Other Contest Details
* Well, there you have it, the details for our Wavescan
2015 “World’s Most Unusual DX Contest”. This contest will run
through the month of October 2015, and all contest entries should be postmarked at your local post office anywhere in the world on any
date up to the end of the month of October 2015 and they should be received at the AWR
post office address in Indianapolis no later than the end of the month of
November 2015.
* Post your entry with all items to Adventist World Radio in
Indianapolis, remembering that neatness and preparation, will all feature in the
judging procedure. Due
consideration will also be given to the
area of the world in which the contestant lives.

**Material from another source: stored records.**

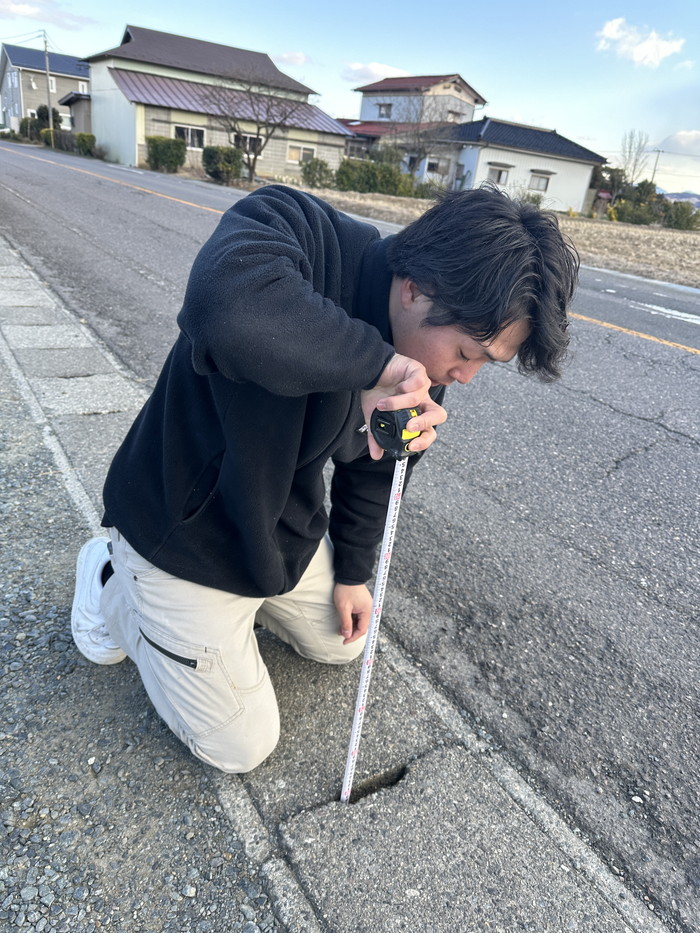 新地工事前の現地調査とは！？安達郡大玉村　新築注文住宅M様邸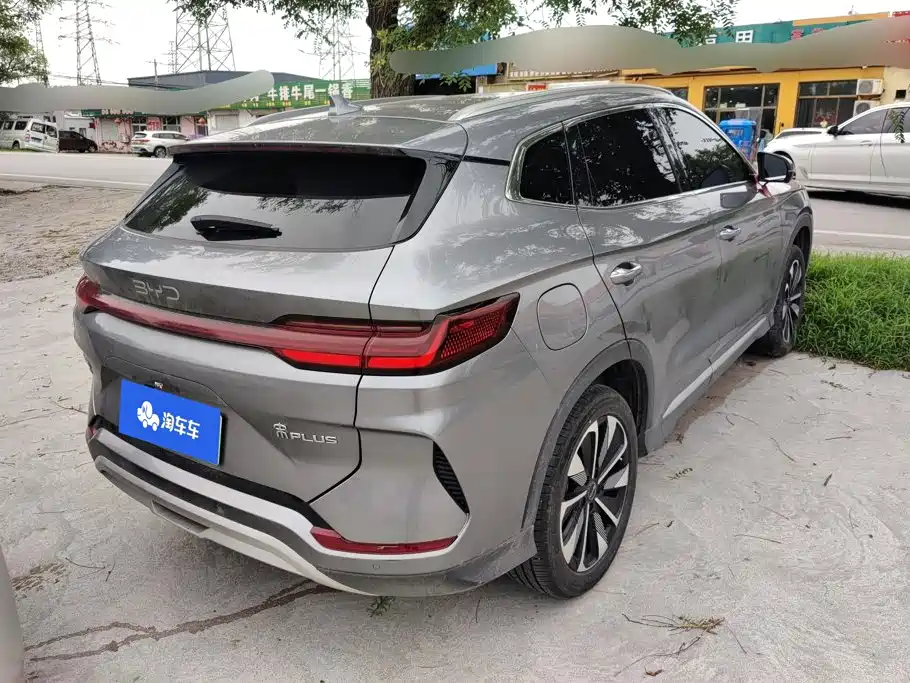 BYD Song Plus PLUS 2025 DM-i 112KM Luxury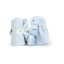 Jellycat Blue Bashful Bunny Soother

* Where possible, please enclose return postage in the form of
currency notes in any international
currency, or mint postage stamps. Please
note that IRC coupons are too expensive for you to buy, and they are no longer
valid in the United States.
* Please enclose your postal address label also.

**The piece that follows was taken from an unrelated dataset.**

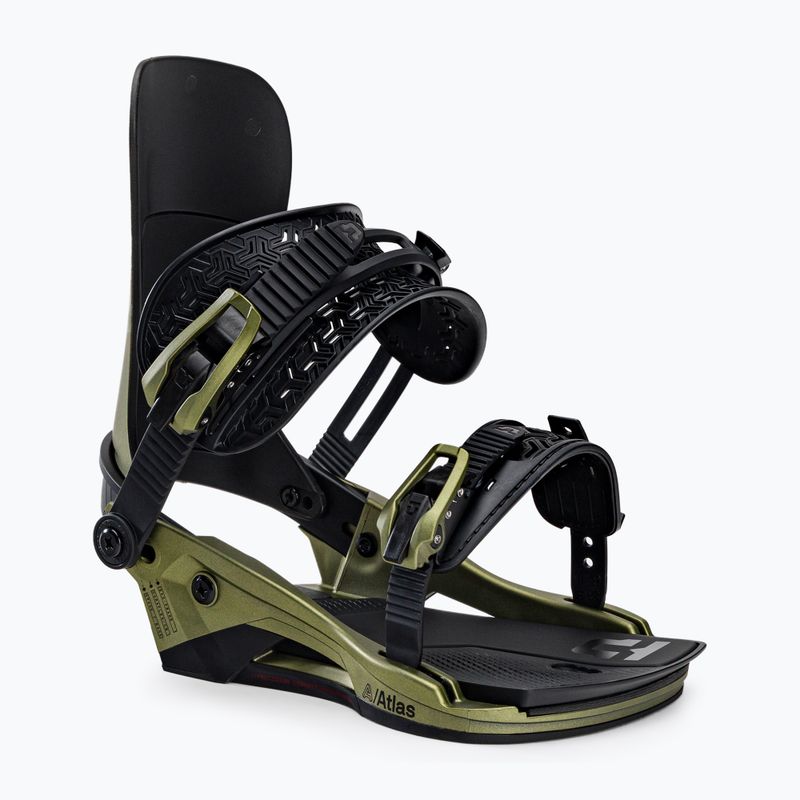 UNION Atlas pentru snowboard pentru bărbați verde 2210335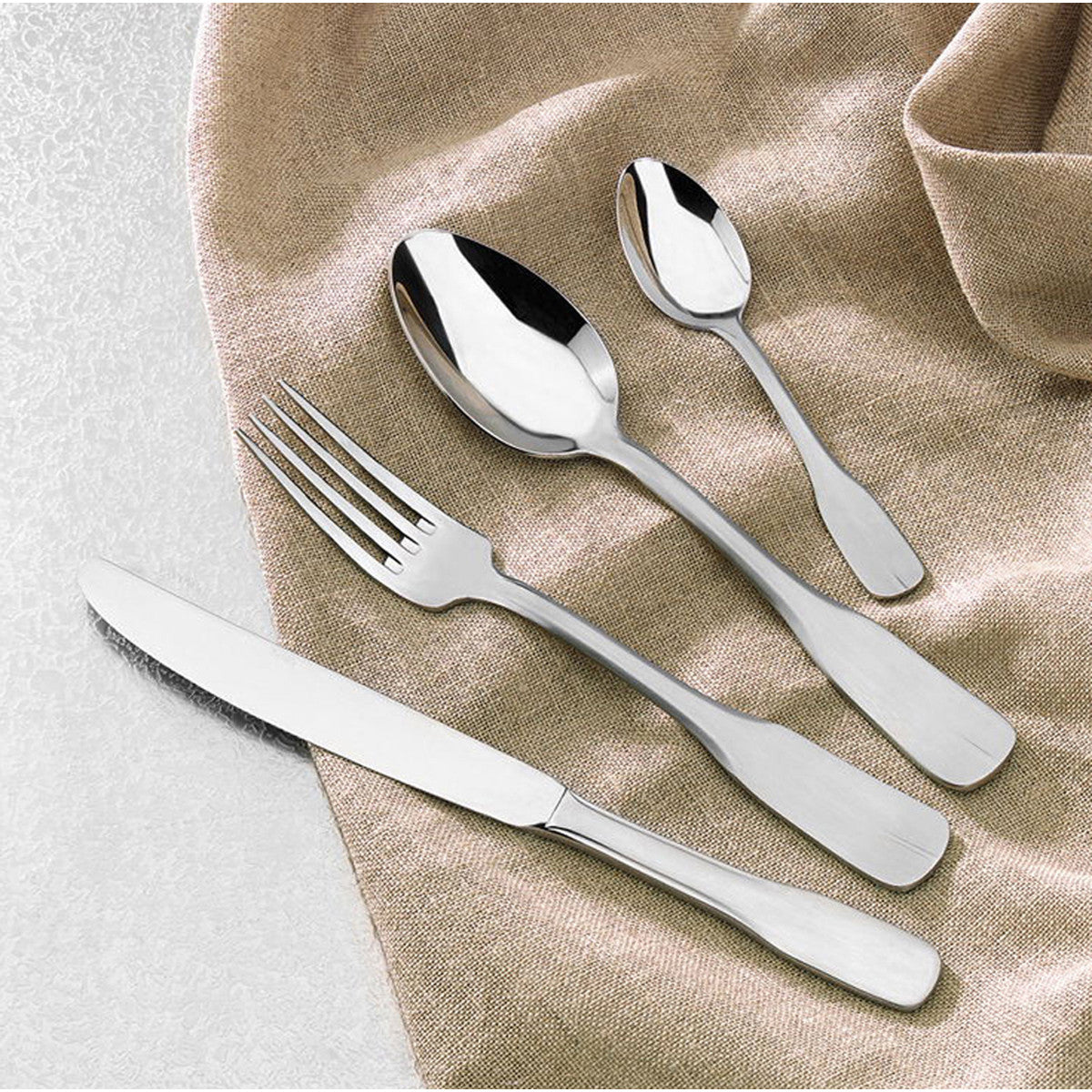 Vieux Paris Satiné - Service couverts à poisson 12 pièces Amefa - Mathon - 3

* Please remember that it will take a period of many months, well
into the new year 2016, to process all of the contest entries and reception reports, but each
will in due course be processed.
The only address for the “World’s Most Unusual DX Contest” is:-
World’s Most Unusual DX Contest
Adventist World Radio
Box 29235
Indianapolis
Indiana 46229
USA
AWR Adventist World
Radio AWR Adventist World Radio AWR
AWR DX Programs
Ever since Adventist World Radio was
inaugurated way back more than 40 years ago, listeners in many countries on all
continents have looked forward to participating in the annual DX contest. Our historical records show that the first
listener contest was conducted by the fledgling new AWR-Europe way back during
the year 1972, just a few months after the official inauguration on October 1,
1971.
The longest series of annual DX
contests began under the original Adventist World Radio in Asia, AWR-Asia in
Poona India, and these were introduced just a few years later in 1977. The first world winner in the annual contest
in association with the original AWR DX program “Radio Monitors International” RMI was Victor Goonetilleke, the well known international radio
monitor living in Colombo Sri Lanka.
Since then, this well established AWR DX program has transmigrated from
Asia to the United States, and the name likewise has evolved into a new name,
the now familiar “Wavescan”.
Throughout all of these intervening
years, the annual winner’s
list contains the names of well known international radio monitors living on all
continents. In addition, the long roster
of regional winners over the years includes a host of names, international radio
monitors living in up to a hundred different countries. Any and all entrants have an equal
possibility of winning one of the many awards that are available each
year.
In fact, every entry in this
year’s
very unusual DX contest will be awarded a full size photocopy of two very early
mediumwave QSL cards, dating way back to the very beginning of radio
broadcasting in the United States. In
addition, four entrants will receive a very special QSL card; the QSL text will
be attached to the only picture painted by the noted American artist Thomas
Kincade that shows a radio antenna.
Other awards will include the World Radio TV Handbook for 2016; one of
Jerome Berg’s
full volumes on the international history of shortwave radio; a copy of Dr.
Bruce Carty’s
colorful new volume, “Australian Radio History”.
As Adventist World
Radio enters into its 44th year of international radio broadcasting, we take pleasure in
announcing our annual “Wavescan” DX contest, which comes to you under the title, “The World’s Most Unusual DX Contest”. In short, you are invited
to design your own DX contest in whatever way you consider is best.